Alcohol poisoning is a serious condition and can sometimes be deadly.

Call 9-1-1 if you suspect alcohol poisoning.

Symptoms of alcohol poisoning can include:

  • Confusion
  • Vomiting
  • Seizures
  • Slow breathing
  • Irregular breathing
  • Blue skin or pale skin
  • Low body temperature
  • Unresponsiveness, unconsciousness, or altered level of consciousness


If you think you or someone you know is overdosing on opioids, acting quickly can save a life. Call 9-1-1 if you suspect an overdose.

If you have naloxone or can quickly locate it, naloxone can save a person’s life. Every ambulance and fire vehicle in the city has naloxone on board. Staff in select City of Winnipeg facilities can administer Naloxone in response to suspected opioid overdoses, as part of their first aid procedures. You may also be able to get a naloxone kit for free at a pharmacy or through the Province of Manitoba’s Naloxone Finder.

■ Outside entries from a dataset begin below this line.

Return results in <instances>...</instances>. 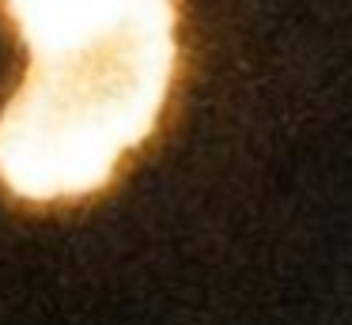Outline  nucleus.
<instances>
[{"label": "nucleus", "mask_w": 352, "mask_h": 325, "mask_svg": "<svg viewBox=\"0 0 352 325\" xmlns=\"http://www.w3.org/2000/svg\"><path fill=\"white\" fill-rule=\"evenodd\" d=\"M27 72L0 110V181L34 204L110 186L175 80V0H4Z\"/></svg>", "instance_id": "1"}]
</instances>
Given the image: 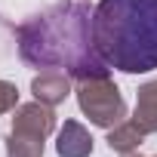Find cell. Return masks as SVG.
Segmentation results:
<instances>
[{"label":"cell","mask_w":157,"mask_h":157,"mask_svg":"<svg viewBox=\"0 0 157 157\" xmlns=\"http://www.w3.org/2000/svg\"><path fill=\"white\" fill-rule=\"evenodd\" d=\"M16 40L22 62L37 71H65L74 80L108 74L93 34V10L83 0H59L34 13L16 28Z\"/></svg>","instance_id":"obj_1"},{"label":"cell","mask_w":157,"mask_h":157,"mask_svg":"<svg viewBox=\"0 0 157 157\" xmlns=\"http://www.w3.org/2000/svg\"><path fill=\"white\" fill-rule=\"evenodd\" d=\"M93 34L108 68L148 74L157 68V0H99Z\"/></svg>","instance_id":"obj_2"},{"label":"cell","mask_w":157,"mask_h":157,"mask_svg":"<svg viewBox=\"0 0 157 157\" xmlns=\"http://www.w3.org/2000/svg\"><path fill=\"white\" fill-rule=\"evenodd\" d=\"M77 105H80L83 117H90V123L111 129L120 120H126V102L117 90V83L111 80V74L105 77H86L77 80Z\"/></svg>","instance_id":"obj_3"},{"label":"cell","mask_w":157,"mask_h":157,"mask_svg":"<svg viewBox=\"0 0 157 157\" xmlns=\"http://www.w3.org/2000/svg\"><path fill=\"white\" fill-rule=\"evenodd\" d=\"M13 129H22V132H31V136H40L46 139L52 129H56V114L49 105L43 102H28V105H19L16 114H13Z\"/></svg>","instance_id":"obj_4"},{"label":"cell","mask_w":157,"mask_h":157,"mask_svg":"<svg viewBox=\"0 0 157 157\" xmlns=\"http://www.w3.org/2000/svg\"><path fill=\"white\" fill-rule=\"evenodd\" d=\"M71 80H74V77L65 74V71H40L31 80V93H34L37 102L56 108V105H62L71 96Z\"/></svg>","instance_id":"obj_5"},{"label":"cell","mask_w":157,"mask_h":157,"mask_svg":"<svg viewBox=\"0 0 157 157\" xmlns=\"http://www.w3.org/2000/svg\"><path fill=\"white\" fill-rule=\"evenodd\" d=\"M56 154L59 157H90L93 154L90 129L77 120H65V126L59 129V139H56Z\"/></svg>","instance_id":"obj_6"},{"label":"cell","mask_w":157,"mask_h":157,"mask_svg":"<svg viewBox=\"0 0 157 157\" xmlns=\"http://www.w3.org/2000/svg\"><path fill=\"white\" fill-rule=\"evenodd\" d=\"M132 120L151 136L157 132V80H148L145 86H139L136 93V111H132Z\"/></svg>","instance_id":"obj_7"},{"label":"cell","mask_w":157,"mask_h":157,"mask_svg":"<svg viewBox=\"0 0 157 157\" xmlns=\"http://www.w3.org/2000/svg\"><path fill=\"white\" fill-rule=\"evenodd\" d=\"M145 136H148V132H145V129L129 117V120H120L117 126H111L105 142H108V148L117 151V154H132V151L145 142Z\"/></svg>","instance_id":"obj_8"},{"label":"cell","mask_w":157,"mask_h":157,"mask_svg":"<svg viewBox=\"0 0 157 157\" xmlns=\"http://www.w3.org/2000/svg\"><path fill=\"white\" fill-rule=\"evenodd\" d=\"M43 142L46 139H40V136L13 129L6 139V157H43Z\"/></svg>","instance_id":"obj_9"},{"label":"cell","mask_w":157,"mask_h":157,"mask_svg":"<svg viewBox=\"0 0 157 157\" xmlns=\"http://www.w3.org/2000/svg\"><path fill=\"white\" fill-rule=\"evenodd\" d=\"M16 108H19V90H16V83L0 80V114L16 111Z\"/></svg>","instance_id":"obj_10"},{"label":"cell","mask_w":157,"mask_h":157,"mask_svg":"<svg viewBox=\"0 0 157 157\" xmlns=\"http://www.w3.org/2000/svg\"><path fill=\"white\" fill-rule=\"evenodd\" d=\"M123 157H139V154H123Z\"/></svg>","instance_id":"obj_11"}]
</instances>
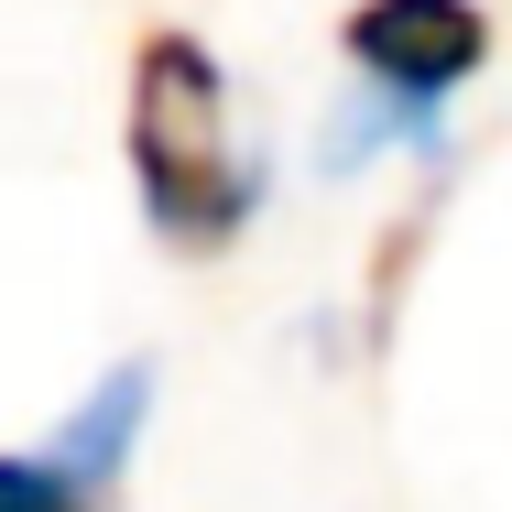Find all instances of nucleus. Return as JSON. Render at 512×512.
<instances>
[{"mask_svg": "<svg viewBox=\"0 0 512 512\" xmlns=\"http://www.w3.org/2000/svg\"><path fill=\"white\" fill-rule=\"evenodd\" d=\"M142 414H153V371H142V360H120L99 393L55 425V447H44V458H55L77 491H99V502H109V480H120V458H131V436H142Z\"/></svg>", "mask_w": 512, "mask_h": 512, "instance_id": "7ed1b4c3", "label": "nucleus"}, {"mask_svg": "<svg viewBox=\"0 0 512 512\" xmlns=\"http://www.w3.org/2000/svg\"><path fill=\"white\" fill-rule=\"evenodd\" d=\"M120 153H131V197L164 229V251H229L251 229V153L229 142V77L186 22L131 44V99H120Z\"/></svg>", "mask_w": 512, "mask_h": 512, "instance_id": "f257e3e1", "label": "nucleus"}, {"mask_svg": "<svg viewBox=\"0 0 512 512\" xmlns=\"http://www.w3.org/2000/svg\"><path fill=\"white\" fill-rule=\"evenodd\" d=\"M0 512H109V502L77 491L55 458H0Z\"/></svg>", "mask_w": 512, "mask_h": 512, "instance_id": "20e7f679", "label": "nucleus"}, {"mask_svg": "<svg viewBox=\"0 0 512 512\" xmlns=\"http://www.w3.org/2000/svg\"><path fill=\"white\" fill-rule=\"evenodd\" d=\"M338 44H349V66H360L382 99L436 109L447 88H469V77L491 66V11H480V0H360V11L338 22Z\"/></svg>", "mask_w": 512, "mask_h": 512, "instance_id": "f03ea898", "label": "nucleus"}]
</instances>
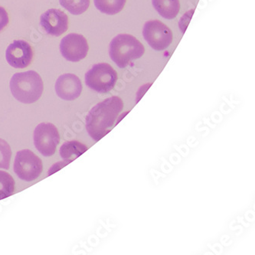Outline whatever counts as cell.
<instances>
[{"label":"cell","mask_w":255,"mask_h":255,"mask_svg":"<svg viewBox=\"0 0 255 255\" xmlns=\"http://www.w3.org/2000/svg\"><path fill=\"white\" fill-rule=\"evenodd\" d=\"M123 107V101L116 96L108 98L94 107L86 118V129L91 137L99 141L106 136Z\"/></svg>","instance_id":"cell-1"},{"label":"cell","mask_w":255,"mask_h":255,"mask_svg":"<svg viewBox=\"0 0 255 255\" xmlns=\"http://www.w3.org/2000/svg\"><path fill=\"white\" fill-rule=\"evenodd\" d=\"M10 90L17 101L27 105L35 103L43 93V81L35 71L15 73L10 81Z\"/></svg>","instance_id":"cell-2"},{"label":"cell","mask_w":255,"mask_h":255,"mask_svg":"<svg viewBox=\"0 0 255 255\" xmlns=\"http://www.w3.org/2000/svg\"><path fill=\"white\" fill-rule=\"evenodd\" d=\"M144 52L143 45L129 34H120L110 43V57L120 68H126L132 61L141 58Z\"/></svg>","instance_id":"cell-3"},{"label":"cell","mask_w":255,"mask_h":255,"mask_svg":"<svg viewBox=\"0 0 255 255\" xmlns=\"http://www.w3.org/2000/svg\"><path fill=\"white\" fill-rule=\"evenodd\" d=\"M117 81L118 74L116 71L107 63L93 65L85 75L87 86L98 93H108L113 89Z\"/></svg>","instance_id":"cell-4"},{"label":"cell","mask_w":255,"mask_h":255,"mask_svg":"<svg viewBox=\"0 0 255 255\" xmlns=\"http://www.w3.org/2000/svg\"><path fill=\"white\" fill-rule=\"evenodd\" d=\"M42 159L29 149L18 151L14 162V172L19 179L31 182L38 179L42 173Z\"/></svg>","instance_id":"cell-5"},{"label":"cell","mask_w":255,"mask_h":255,"mask_svg":"<svg viewBox=\"0 0 255 255\" xmlns=\"http://www.w3.org/2000/svg\"><path fill=\"white\" fill-rule=\"evenodd\" d=\"M142 35L149 46L158 52L166 49L172 43V31L159 20L146 22L142 29Z\"/></svg>","instance_id":"cell-6"},{"label":"cell","mask_w":255,"mask_h":255,"mask_svg":"<svg viewBox=\"0 0 255 255\" xmlns=\"http://www.w3.org/2000/svg\"><path fill=\"white\" fill-rule=\"evenodd\" d=\"M60 142V135L55 125L50 123L38 125L34 131V144L44 156L55 154Z\"/></svg>","instance_id":"cell-7"},{"label":"cell","mask_w":255,"mask_h":255,"mask_svg":"<svg viewBox=\"0 0 255 255\" xmlns=\"http://www.w3.org/2000/svg\"><path fill=\"white\" fill-rule=\"evenodd\" d=\"M88 41L82 35L68 34L64 37L60 44V51L62 56L69 62H78L88 55Z\"/></svg>","instance_id":"cell-8"},{"label":"cell","mask_w":255,"mask_h":255,"mask_svg":"<svg viewBox=\"0 0 255 255\" xmlns=\"http://www.w3.org/2000/svg\"><path fill=\"white\" fill-rule=\"evenodd\" d=\"M7 62L14 68H25L32 63L33 51L24 40H15L10 44L5 52Z\"/></svg>","instance_id":"cell-9"},{"label":"cell","mask_w":255,"mask_h":255,"mask_svg":"<svg viewBox=\"0 0 255 255\" xmlns=\"http://www.w3.org/2000/svg\"><path fill=\"white\" fill-rule=\"evenodd\" d=\"M40 25L48 35L60 36L68 30V17L58 8H51L40 17Z\"/></svg>","instance_id":"cell-10"},{"label":"cell","mask_w":255,"mask_h":255,"mask_svg":"<svg viewBox=\"0 0 255 255\" xmlns=\"http://www.w3.org/2000/svg\"><path fill=\"white\" fill-rule=\"evenodd\" d=\"M82 84L78 76L73 74L61 75L55 83V91L60 98L73 101L81 95Z\"/></svg>","instance_id":"cell-11"},{"label":"cell","mask_w":255,"mask_h":255,"mask_svg":"<svg viewBox=\"0 0 255 255\" xmlns=\"http://www.w3.org/2000/svg\"><path fill=\"white\" fill-rule=\"evenodd\" d=\"M158 13L166 19L176 18L180 10L179 0H152Z\"/></svg>","instance_id":"cell-12"},{"label":"cell","mask_w":255,"mask_h":255,"mask_svg":"<svg viewBox=\"0 0 255 255\" xmlns=\"http://www.w3.org/2000/svg\"><path fill=\"white\" fill-rule=\"evenodd\" d=\"M88 149L85 145L78 141H68L60 149V155L64 159H68L71 162L83 154Z\"/></svg>","instance_id":"cell-13"},{"label":"cell","mask_w":255,"mask_h":255,"mask_svg":"<svg viewBox=\"0 0 255 255\" xmlns=\"http://www.w3.org/2000/svg\"><path fill=\"white\" fill-rule=\"evenodd\" d=\"M127 0H95L96 8L102 13L116 15L125 8Z\"/></svg>","instance_id":"cell-14"},{"label":"cell","mask_w":255,"mask_h":255,"mask_svg":"<svg viewBox=\"0 0 255 255\" xmlns=\"http://www.w3.org/2000/svg\"><path fill=\"white\" fill-rule=\"evenodd\" d=\"M15 191V180L5 171L0 170V200L6 199Z\"/></svg>","instance_id":"cell-15"},{"label":"cell","mask_w":255,"mask_h":255,"mask_svg":"<svg viewBox=\"0 0 255 255\" xmlns=\"http://www.w3.org/2000/svg\"><path fill=\"white\" fill-rule=\"evenodd\" d=\"M91 0H59L60 5L70 13L78 15L86 12Z\"/></svg>","instance_id":"cell-16"},{"label":"cell","mask_w":255,"mask_h":255,"mask_svg":"<svg viewBox=\"0 0 255 255\" xmlns=\"http://www.w3.org/2000/svg\"><path fill=\"white\" fill-rule=\"evenodd\" d=\"M12 150L6 141L0 138V169H8Z\"/></svg>","instance_id":"cell-17"},{"label":"cell","mask_w":255,"mask_h":255,"mask_svg":"<svg viewBox=\"0 0 255 255\" xmlns=\"http://www.w3.org/2000/svg\"><path fill=\"white\" fill-rule=\"evenodd\" d=\"M8 24V15L6 10L0 6V32Z\"/></svg>","instance_id":"cell-18"}]
</instances>
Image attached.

If naloxone is administered, it’s still important to call 9-1-1, because naloxone only buys a person a little more time. Without critical medical care, an overdosing person’s life is still at risk.

Symptoms of an opioid overdose/poisoning may include and not limited to:

  • Unresponsiveness, unconsciousness, or altered level of consciousness
  • Shallow or irregular breathing, or no breathing
  • Slowed heart rate or pulse
  • Choking or gurgling sounds
  • Purple lips and fingernails
  • Clammy skin
  • Changes in body temperature
  • Vomiting
  • Seizures
  • Loss of coordination
  • Pinpoint pupils


Signs and symptoms of methamphetamine use may include:

  • Increase in heart rate, blood pressure, and body temperature
  • Chest pain
  • Kidney problems
  • Confusion
  • Altered mental status or psychosis
  • Heart attack
  • Stroke
  • Circulatory collapse

Call 9-1-1 if you or someone you know needs emergency medical help.